# AIM OF THE TASK:
Rewrite the rows from the start through the line containing "<instances>", replacing "mask" with "outline" and keeping everything else the same. Leave out the pictures.

____

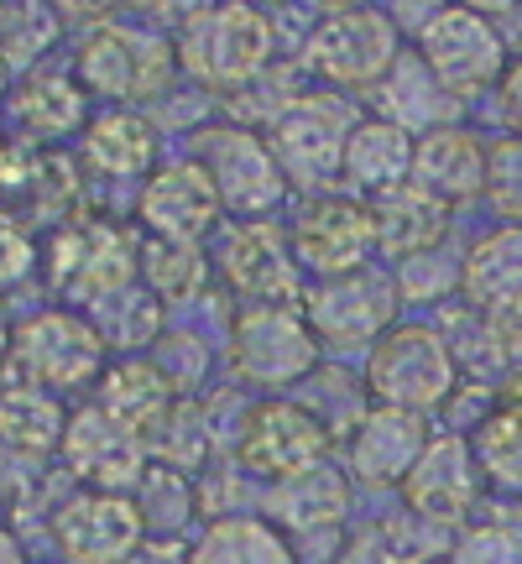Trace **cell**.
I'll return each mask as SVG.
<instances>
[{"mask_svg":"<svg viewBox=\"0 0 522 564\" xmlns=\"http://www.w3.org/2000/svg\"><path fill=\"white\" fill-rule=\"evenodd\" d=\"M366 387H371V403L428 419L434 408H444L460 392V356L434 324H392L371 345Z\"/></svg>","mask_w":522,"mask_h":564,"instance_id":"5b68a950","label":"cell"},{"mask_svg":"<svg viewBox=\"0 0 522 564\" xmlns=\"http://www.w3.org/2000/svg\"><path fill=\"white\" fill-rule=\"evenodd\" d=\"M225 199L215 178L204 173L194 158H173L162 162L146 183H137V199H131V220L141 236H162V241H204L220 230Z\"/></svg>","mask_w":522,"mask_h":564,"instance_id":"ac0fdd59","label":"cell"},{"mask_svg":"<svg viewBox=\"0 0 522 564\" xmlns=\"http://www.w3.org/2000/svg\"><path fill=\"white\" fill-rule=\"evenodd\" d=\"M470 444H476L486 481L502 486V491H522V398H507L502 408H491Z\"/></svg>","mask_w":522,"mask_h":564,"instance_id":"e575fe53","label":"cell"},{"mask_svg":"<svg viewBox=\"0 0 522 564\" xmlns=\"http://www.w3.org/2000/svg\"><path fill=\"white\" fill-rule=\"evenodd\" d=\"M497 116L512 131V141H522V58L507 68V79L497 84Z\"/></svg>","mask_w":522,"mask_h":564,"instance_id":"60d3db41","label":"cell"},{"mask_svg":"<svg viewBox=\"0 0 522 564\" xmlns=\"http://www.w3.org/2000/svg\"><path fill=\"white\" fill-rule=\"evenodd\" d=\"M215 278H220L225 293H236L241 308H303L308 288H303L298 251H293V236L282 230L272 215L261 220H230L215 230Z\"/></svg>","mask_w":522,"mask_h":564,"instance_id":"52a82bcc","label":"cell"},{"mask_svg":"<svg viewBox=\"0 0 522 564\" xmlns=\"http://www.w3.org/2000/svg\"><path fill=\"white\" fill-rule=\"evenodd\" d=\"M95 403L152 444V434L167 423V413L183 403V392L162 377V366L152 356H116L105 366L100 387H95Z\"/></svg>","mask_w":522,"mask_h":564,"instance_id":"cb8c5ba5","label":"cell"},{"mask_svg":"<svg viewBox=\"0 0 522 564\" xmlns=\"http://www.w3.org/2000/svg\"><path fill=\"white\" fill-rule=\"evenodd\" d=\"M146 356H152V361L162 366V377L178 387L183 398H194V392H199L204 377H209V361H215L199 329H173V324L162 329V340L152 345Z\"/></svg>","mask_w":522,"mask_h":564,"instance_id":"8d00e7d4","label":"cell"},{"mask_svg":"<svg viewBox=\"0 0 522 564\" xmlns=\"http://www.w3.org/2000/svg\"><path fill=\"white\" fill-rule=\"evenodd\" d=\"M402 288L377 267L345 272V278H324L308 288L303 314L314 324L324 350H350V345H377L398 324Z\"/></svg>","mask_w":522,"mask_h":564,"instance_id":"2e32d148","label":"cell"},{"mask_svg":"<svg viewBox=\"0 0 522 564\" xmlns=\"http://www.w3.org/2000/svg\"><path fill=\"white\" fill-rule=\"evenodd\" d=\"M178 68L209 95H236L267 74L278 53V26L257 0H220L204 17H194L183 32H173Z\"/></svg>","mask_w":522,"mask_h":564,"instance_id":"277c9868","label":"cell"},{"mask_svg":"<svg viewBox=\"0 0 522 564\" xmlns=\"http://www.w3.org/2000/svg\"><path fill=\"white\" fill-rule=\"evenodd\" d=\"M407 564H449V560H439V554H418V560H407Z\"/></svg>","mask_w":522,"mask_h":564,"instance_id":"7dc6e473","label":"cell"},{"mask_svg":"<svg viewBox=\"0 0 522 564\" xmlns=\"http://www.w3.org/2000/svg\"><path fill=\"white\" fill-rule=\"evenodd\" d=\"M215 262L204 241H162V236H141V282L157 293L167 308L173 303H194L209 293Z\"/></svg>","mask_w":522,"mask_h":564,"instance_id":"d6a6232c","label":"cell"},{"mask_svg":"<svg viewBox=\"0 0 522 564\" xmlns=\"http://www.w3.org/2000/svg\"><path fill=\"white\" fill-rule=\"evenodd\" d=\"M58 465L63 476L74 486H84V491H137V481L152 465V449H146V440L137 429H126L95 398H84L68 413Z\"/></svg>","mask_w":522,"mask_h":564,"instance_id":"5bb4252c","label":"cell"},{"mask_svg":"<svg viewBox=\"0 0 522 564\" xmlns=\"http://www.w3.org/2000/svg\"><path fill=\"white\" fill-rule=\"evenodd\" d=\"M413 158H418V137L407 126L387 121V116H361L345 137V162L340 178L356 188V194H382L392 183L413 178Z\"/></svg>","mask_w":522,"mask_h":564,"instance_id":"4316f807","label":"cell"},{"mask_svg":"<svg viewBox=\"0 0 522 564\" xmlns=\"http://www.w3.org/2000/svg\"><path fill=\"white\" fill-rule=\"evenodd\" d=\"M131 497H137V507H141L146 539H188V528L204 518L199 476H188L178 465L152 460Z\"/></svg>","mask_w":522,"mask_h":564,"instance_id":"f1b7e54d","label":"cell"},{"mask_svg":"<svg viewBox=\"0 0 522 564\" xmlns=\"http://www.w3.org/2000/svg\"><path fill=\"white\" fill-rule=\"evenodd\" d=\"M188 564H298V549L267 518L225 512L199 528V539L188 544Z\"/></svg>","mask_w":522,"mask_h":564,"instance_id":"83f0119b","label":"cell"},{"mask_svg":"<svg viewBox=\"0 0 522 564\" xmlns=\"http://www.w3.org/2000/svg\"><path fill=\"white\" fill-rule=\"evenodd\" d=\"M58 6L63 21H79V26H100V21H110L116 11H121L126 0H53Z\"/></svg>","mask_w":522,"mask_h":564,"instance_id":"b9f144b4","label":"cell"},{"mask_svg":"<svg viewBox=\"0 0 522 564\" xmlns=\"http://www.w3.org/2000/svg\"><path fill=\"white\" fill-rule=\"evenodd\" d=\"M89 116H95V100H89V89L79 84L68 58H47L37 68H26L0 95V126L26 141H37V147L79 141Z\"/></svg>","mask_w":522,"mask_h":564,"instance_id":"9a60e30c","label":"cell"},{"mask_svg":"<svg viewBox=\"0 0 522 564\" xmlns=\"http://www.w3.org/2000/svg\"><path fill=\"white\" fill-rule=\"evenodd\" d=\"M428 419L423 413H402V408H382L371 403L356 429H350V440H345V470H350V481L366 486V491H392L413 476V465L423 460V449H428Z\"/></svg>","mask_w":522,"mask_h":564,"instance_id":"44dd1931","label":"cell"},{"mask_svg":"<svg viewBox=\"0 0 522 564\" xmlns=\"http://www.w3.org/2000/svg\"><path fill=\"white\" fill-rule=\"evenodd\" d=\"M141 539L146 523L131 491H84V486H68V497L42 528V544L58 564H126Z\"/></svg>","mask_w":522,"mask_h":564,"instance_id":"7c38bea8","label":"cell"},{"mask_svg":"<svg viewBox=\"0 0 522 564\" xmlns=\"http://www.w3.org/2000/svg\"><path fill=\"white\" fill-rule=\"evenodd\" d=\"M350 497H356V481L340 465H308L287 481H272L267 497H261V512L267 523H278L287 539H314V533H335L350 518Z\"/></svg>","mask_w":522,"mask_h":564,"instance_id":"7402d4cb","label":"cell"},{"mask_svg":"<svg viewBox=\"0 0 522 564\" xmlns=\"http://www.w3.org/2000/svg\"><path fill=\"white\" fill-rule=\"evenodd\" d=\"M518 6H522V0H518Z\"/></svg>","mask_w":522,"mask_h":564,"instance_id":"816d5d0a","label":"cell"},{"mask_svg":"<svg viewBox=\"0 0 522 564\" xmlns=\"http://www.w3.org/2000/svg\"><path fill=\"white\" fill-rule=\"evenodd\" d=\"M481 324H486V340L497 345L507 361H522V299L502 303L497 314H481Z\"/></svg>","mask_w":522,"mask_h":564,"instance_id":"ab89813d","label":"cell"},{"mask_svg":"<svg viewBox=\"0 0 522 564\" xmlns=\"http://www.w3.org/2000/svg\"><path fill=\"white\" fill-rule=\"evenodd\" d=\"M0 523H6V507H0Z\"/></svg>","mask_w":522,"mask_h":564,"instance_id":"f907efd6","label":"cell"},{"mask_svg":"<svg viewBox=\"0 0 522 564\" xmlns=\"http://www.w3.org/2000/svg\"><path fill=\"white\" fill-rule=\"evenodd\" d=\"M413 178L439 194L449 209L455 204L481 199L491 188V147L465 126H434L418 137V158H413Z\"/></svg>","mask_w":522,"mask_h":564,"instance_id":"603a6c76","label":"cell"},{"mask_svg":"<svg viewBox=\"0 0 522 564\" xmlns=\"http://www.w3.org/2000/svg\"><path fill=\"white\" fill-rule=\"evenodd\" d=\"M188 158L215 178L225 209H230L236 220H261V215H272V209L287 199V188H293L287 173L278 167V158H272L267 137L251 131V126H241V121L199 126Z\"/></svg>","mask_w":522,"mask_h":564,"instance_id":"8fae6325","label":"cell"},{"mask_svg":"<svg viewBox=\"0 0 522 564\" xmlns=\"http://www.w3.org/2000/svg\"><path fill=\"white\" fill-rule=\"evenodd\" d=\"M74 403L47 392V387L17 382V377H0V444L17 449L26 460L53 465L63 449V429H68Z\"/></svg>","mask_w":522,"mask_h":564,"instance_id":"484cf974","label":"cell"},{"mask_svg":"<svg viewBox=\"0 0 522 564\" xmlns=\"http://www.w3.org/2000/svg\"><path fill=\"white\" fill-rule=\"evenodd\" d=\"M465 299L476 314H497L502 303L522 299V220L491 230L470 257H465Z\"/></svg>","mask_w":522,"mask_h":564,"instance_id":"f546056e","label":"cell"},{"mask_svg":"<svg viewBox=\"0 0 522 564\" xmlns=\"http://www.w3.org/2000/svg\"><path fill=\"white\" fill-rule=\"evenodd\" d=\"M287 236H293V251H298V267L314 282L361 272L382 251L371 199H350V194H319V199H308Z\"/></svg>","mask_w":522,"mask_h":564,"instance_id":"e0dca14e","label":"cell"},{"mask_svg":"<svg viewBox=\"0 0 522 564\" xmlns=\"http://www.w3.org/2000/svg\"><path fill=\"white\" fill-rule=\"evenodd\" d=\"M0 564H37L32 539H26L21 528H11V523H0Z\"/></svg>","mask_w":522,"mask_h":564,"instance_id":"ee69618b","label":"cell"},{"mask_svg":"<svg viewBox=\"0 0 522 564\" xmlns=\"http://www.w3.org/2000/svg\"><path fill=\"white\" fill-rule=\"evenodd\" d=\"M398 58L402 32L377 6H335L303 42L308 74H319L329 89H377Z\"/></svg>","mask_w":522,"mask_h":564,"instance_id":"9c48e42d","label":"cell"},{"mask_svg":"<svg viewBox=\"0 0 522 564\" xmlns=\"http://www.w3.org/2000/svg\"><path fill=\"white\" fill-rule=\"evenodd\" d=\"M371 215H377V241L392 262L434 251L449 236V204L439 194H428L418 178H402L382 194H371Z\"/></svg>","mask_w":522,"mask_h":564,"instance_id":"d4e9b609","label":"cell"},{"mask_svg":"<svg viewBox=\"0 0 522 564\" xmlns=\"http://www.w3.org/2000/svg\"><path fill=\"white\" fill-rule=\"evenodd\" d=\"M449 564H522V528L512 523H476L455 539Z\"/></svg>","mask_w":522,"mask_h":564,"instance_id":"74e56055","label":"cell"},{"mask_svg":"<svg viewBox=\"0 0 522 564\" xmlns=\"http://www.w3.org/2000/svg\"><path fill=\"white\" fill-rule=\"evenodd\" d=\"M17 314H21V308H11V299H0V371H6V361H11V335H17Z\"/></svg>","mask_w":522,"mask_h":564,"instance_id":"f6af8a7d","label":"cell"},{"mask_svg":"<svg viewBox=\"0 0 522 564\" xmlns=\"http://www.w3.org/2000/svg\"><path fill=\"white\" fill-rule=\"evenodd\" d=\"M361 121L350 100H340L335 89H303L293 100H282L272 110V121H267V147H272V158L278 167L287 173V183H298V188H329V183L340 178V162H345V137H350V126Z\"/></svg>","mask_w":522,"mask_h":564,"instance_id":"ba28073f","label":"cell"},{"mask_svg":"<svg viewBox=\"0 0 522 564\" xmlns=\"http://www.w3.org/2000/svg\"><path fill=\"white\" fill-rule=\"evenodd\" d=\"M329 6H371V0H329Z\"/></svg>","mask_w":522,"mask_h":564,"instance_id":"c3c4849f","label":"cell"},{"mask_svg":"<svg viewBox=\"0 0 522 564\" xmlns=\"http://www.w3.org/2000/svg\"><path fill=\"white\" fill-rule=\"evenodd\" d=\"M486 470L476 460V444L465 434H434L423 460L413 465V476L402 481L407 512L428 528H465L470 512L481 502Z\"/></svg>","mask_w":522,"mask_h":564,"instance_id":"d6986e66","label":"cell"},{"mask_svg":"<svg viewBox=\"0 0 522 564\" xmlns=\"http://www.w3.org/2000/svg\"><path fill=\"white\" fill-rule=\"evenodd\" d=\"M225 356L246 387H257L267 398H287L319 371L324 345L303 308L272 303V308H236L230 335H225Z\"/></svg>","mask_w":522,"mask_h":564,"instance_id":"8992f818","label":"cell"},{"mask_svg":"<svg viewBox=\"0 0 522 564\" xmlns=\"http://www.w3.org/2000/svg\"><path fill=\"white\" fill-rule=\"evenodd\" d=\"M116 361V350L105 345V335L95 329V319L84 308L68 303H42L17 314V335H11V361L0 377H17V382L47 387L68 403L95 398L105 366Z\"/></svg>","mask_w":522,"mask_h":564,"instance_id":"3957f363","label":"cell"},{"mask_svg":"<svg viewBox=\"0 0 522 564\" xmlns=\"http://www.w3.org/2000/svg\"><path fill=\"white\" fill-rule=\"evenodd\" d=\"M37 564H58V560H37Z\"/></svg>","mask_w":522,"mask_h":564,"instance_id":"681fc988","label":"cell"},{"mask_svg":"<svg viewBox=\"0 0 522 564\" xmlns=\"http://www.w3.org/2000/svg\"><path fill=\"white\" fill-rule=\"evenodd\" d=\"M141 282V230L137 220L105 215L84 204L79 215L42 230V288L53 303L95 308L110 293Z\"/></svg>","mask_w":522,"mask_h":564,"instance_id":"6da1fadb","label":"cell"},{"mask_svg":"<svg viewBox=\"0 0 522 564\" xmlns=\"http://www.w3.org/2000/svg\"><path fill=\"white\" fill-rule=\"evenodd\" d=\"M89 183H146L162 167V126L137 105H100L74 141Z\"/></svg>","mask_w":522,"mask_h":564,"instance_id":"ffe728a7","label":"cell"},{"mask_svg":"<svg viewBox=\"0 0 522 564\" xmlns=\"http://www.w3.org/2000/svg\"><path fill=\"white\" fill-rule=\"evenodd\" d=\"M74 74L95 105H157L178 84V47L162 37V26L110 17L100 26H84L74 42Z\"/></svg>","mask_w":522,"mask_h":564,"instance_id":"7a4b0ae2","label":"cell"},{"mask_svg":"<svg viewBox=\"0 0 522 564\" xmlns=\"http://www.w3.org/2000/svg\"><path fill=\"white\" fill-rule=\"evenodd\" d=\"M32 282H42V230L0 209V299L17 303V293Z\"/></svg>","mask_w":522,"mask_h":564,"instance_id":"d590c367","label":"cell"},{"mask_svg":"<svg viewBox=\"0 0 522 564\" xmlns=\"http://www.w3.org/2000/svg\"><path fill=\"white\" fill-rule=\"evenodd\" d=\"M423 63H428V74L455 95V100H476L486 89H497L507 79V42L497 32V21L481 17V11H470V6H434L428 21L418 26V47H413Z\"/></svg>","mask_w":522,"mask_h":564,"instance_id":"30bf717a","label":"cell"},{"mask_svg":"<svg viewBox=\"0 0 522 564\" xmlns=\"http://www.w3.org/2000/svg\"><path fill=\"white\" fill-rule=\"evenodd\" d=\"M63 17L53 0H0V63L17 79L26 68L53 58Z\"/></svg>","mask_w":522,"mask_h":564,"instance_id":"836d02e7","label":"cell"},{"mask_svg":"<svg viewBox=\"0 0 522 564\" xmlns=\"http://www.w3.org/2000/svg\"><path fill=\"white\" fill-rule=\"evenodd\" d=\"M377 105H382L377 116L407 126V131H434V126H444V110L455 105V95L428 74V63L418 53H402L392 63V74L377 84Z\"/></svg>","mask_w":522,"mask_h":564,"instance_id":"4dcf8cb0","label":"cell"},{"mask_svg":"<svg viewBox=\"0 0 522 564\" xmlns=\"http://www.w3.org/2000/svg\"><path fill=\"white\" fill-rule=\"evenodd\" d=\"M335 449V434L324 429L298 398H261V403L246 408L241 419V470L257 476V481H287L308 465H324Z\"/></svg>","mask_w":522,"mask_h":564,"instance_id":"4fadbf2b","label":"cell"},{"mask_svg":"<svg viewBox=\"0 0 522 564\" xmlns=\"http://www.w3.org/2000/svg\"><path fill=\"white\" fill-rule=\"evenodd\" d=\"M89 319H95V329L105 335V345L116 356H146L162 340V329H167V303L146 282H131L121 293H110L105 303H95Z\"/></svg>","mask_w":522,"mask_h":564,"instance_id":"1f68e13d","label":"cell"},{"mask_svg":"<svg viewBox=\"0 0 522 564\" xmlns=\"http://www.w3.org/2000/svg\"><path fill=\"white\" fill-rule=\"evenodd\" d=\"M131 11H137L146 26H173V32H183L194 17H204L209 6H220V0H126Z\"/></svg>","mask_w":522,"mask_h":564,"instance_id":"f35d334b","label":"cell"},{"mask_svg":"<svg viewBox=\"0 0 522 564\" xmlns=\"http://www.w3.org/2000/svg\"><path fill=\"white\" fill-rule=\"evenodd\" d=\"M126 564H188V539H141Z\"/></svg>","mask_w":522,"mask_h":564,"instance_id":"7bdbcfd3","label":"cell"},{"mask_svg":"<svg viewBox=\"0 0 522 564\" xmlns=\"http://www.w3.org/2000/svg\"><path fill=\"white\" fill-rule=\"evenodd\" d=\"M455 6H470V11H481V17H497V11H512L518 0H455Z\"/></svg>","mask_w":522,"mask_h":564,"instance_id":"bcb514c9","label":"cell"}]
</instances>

____

# TASK RESULT:
Trace **cell**.
I'll return each outline as SVG.
<instances>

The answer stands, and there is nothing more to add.